ORSOS Deletes Records Indicating Which Registrants Were Wrongly Purged as Deceased per ERIC Data
(Washington, D.C.) – February 10, 2025: The Public Interest Legal Foundation (PILF) alerted the U.S. Department of Justice’s Civil Rights Division to Oregon’s apparent violations of the Civil Rights Act of 1960. PILF draws attention to voter roll list maintenance document retention failures – particularly when the State is alerted by the Electronic Registration Information Center (ERIC) to retractions of its reports identifying deceased registrants. The Civil Rights Act requires such documents be kept for at least 22 months – whereas Oregon tells PILF the records are received and destroyed monthly.
Throughout 2023 and 2024, PILF requested “Deceased Retractions” reports from Oregon and other ERIC member states to gauge the number of impacted registered voters. In 2024, Oregon denied PILF’s document inspection requests because of a policy to “not retain them.” In short, Oregon election officials say they review the files upon receipt but intentionally do not save them before being destroyed in an online document transfer portal. PILF filed a lawsuit under the National Voter Registration Act’s 24-month minimum document retention mandate in January 2025. However, the Justice Department has exclusive jurisdiction to enforce document retention mandates under the Civil Rights Act (52 U.S.C. § 20701).

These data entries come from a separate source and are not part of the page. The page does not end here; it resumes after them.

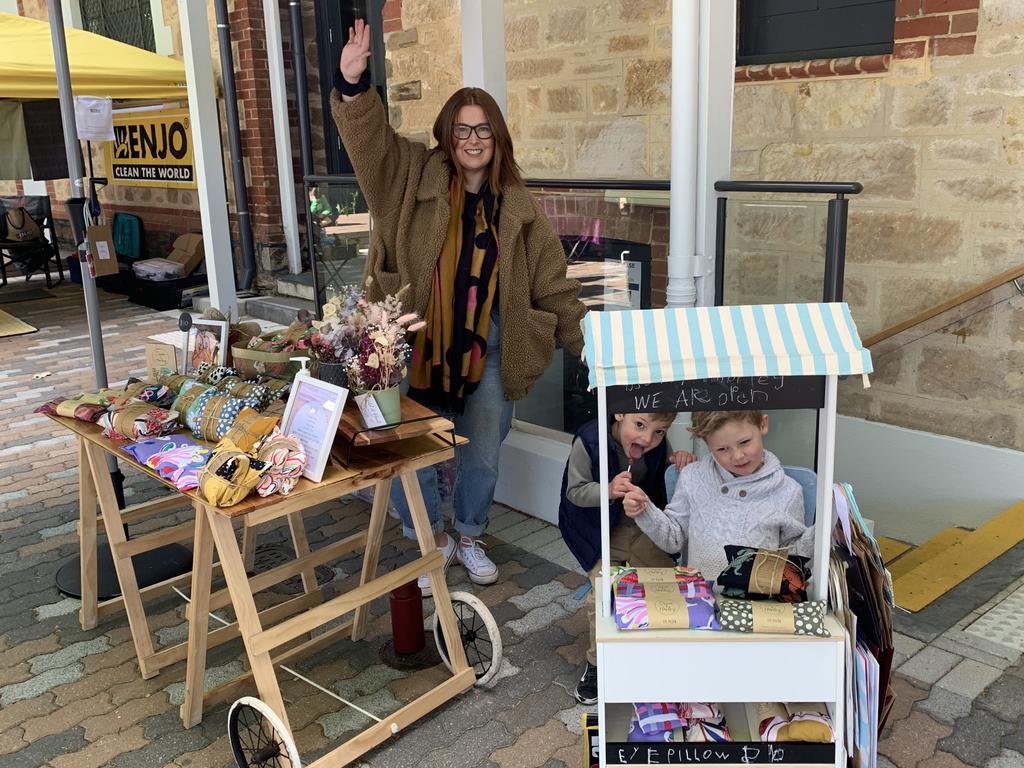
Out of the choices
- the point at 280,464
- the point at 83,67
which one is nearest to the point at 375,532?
the point at 280,464

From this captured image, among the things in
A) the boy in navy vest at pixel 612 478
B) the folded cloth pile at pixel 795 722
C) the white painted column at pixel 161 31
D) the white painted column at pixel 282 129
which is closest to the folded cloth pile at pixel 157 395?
the boy in navy vest at pixel 612 478

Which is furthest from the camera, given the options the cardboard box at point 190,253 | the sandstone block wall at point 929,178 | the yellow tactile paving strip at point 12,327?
the cardboard box at point 190,253

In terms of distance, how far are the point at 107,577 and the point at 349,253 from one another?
2.01 m

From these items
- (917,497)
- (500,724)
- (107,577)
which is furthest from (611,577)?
A: (917,497)

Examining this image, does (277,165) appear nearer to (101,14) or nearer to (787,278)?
(101,14)

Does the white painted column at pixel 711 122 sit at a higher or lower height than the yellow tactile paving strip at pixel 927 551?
higher

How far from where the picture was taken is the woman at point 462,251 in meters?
3.11

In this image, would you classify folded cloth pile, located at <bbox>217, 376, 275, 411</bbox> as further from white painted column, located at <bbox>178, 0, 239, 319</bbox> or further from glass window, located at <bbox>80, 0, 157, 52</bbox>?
glass window, located at <bbox>80, 0, 157, 52</bbox>

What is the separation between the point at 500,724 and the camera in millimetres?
2723

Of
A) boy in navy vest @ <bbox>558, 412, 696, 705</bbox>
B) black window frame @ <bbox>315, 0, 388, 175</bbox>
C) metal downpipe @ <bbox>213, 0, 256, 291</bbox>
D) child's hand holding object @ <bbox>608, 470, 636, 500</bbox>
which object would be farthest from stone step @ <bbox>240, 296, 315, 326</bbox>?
child's hand holding object @ <bbox>608, 470, 636, 500</bbox>

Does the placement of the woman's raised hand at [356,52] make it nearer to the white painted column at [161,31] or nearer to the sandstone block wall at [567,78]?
the sandstone block wall at [567,78]

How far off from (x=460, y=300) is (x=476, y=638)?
119cm

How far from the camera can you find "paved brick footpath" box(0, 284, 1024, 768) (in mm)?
2605

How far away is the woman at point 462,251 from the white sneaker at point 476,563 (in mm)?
614
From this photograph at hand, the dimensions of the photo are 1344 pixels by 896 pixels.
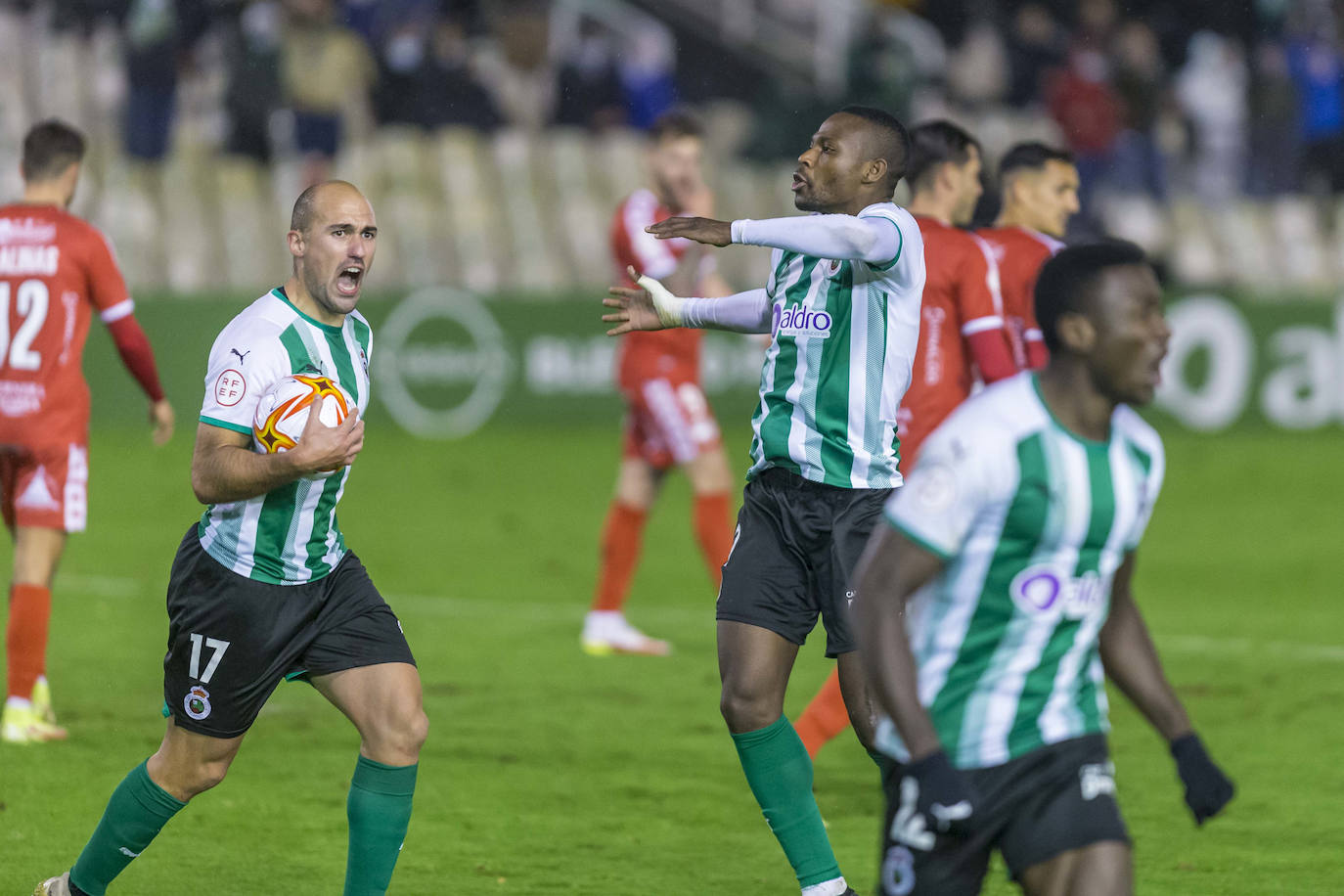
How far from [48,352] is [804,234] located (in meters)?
3.94

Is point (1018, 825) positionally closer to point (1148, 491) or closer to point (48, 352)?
point (1148, 491)

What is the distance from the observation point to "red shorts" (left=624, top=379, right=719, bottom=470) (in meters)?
9.72

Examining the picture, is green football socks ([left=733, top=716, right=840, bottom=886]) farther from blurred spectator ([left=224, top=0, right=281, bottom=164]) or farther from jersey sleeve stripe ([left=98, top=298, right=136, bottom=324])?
blurred spectator ([left=224, top=0, right=281, bottom=164])

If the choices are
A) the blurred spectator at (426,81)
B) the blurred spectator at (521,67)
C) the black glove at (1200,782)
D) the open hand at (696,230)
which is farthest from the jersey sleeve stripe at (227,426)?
the blurred spectator at (521,67)

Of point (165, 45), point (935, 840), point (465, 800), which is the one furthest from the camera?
point (165, 45)

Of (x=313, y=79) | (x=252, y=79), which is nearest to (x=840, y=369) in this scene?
(x=313, y=79)

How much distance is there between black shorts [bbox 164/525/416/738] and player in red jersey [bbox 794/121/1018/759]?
264cm

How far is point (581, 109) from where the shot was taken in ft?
68.5

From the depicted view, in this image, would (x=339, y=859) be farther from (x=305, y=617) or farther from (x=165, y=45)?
(x=165, y=45)

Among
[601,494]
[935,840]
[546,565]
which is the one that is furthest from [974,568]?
[601,494]

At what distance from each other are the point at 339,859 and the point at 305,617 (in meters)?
1.30

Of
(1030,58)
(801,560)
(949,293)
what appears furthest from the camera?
(1030,58)

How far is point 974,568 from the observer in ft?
12.4

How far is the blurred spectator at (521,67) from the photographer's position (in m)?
20.7
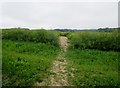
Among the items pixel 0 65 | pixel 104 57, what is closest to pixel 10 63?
pixel 0 65

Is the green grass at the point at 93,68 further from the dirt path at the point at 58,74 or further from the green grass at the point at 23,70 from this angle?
the green grass at the point at 23,70

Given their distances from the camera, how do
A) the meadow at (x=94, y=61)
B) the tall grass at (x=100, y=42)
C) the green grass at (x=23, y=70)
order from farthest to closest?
1. the tall grass at (x=100, y=42)
2. the meadow at (x=94, y=61)
3. the green grass at (x=23, y=70)

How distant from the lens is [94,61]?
16.8 metres

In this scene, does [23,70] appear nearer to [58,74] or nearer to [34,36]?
[58,74]

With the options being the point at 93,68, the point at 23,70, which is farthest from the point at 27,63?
the point at 93,68

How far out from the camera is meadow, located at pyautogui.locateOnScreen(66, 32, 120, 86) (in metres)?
12.9

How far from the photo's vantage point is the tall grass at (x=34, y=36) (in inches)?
912

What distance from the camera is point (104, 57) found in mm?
18219

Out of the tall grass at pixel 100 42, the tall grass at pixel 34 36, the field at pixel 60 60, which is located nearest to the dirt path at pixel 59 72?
the field at pixel 60 60

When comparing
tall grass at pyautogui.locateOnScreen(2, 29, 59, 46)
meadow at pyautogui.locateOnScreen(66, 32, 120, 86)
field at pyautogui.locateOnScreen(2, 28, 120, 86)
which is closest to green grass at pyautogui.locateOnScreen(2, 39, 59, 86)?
field at pyautogui.locateOnScreen(2, 28, 120, 86)

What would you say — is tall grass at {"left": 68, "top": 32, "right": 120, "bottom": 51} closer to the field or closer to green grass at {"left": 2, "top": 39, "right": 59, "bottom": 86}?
the field

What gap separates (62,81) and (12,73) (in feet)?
6.93

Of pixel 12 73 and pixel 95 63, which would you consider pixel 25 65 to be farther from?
pixel 95 63

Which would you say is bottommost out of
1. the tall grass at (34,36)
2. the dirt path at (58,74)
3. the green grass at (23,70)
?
the dirt path at (58,74)
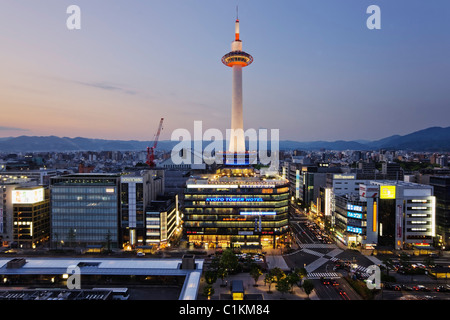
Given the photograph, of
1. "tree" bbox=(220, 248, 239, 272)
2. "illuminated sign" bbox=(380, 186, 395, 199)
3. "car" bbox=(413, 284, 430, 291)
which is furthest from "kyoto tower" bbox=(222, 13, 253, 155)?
"car" bbox=(413, 284, 430, 291)

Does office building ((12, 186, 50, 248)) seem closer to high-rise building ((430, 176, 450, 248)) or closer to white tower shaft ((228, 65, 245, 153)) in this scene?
white tower shaft ((228, 65, 245, 153))

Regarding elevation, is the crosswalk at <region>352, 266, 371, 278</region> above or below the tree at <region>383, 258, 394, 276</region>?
below

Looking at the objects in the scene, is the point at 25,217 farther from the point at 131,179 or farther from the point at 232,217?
the point at 232,217

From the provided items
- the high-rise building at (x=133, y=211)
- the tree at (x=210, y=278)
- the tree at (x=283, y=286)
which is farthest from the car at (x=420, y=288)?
the high-rise building at (x=133, y=211)

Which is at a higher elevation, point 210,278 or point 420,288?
point 210,278

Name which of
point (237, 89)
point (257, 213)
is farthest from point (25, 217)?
point (237, 89)
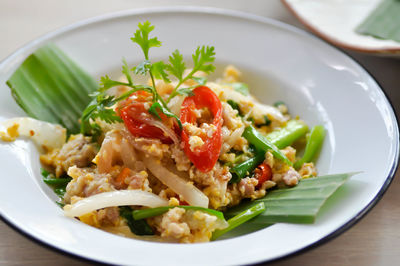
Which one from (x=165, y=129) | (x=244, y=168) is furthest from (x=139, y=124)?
(x=244, y=168)

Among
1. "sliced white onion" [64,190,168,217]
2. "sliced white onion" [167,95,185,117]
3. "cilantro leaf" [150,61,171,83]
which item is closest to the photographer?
"sliced white onion" [64,190,168,217]

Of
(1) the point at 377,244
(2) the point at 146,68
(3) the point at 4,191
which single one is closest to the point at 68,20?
(2) the point at 146,68

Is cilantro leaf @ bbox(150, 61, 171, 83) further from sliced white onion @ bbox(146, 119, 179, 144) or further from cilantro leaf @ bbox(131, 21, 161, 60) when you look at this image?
sliced white onion @ bbox(146, 119, 179, 144)

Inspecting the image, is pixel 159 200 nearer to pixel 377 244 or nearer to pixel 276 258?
pixel 276 258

The letter to the DOJ shares PILF insights on ERIC retraction reports collected in other states:
The Foundation has succeeded in collecting retraction reports from seven current member states without litigation. Some states’ reports date back to 2013. The files provide a combination of basic voter roll information like name, registration date, and unique voter ID numbers – plus internal ERIC data. Before passing retractions on to states, ERIC checks the last known voter status (e.g., active/inactive/cancelled) for the affected registrant and includes the indicators in the file. The Foundation’s latest tally shows that fifty-five percent (55%) of registrants who were wrongly marked deceased were already cancelled from voter rolls before the retractions were issued from ERIC.
The letter concludes with an offer to meet with the DOJ and provide additional details as needed.
“The Justice Department has unique authority to investigate this matter in Oregon. Without these retraction reports, it is almost impossible to know which registered voters were affected by bad data. — PILF President, J. Christian Adams.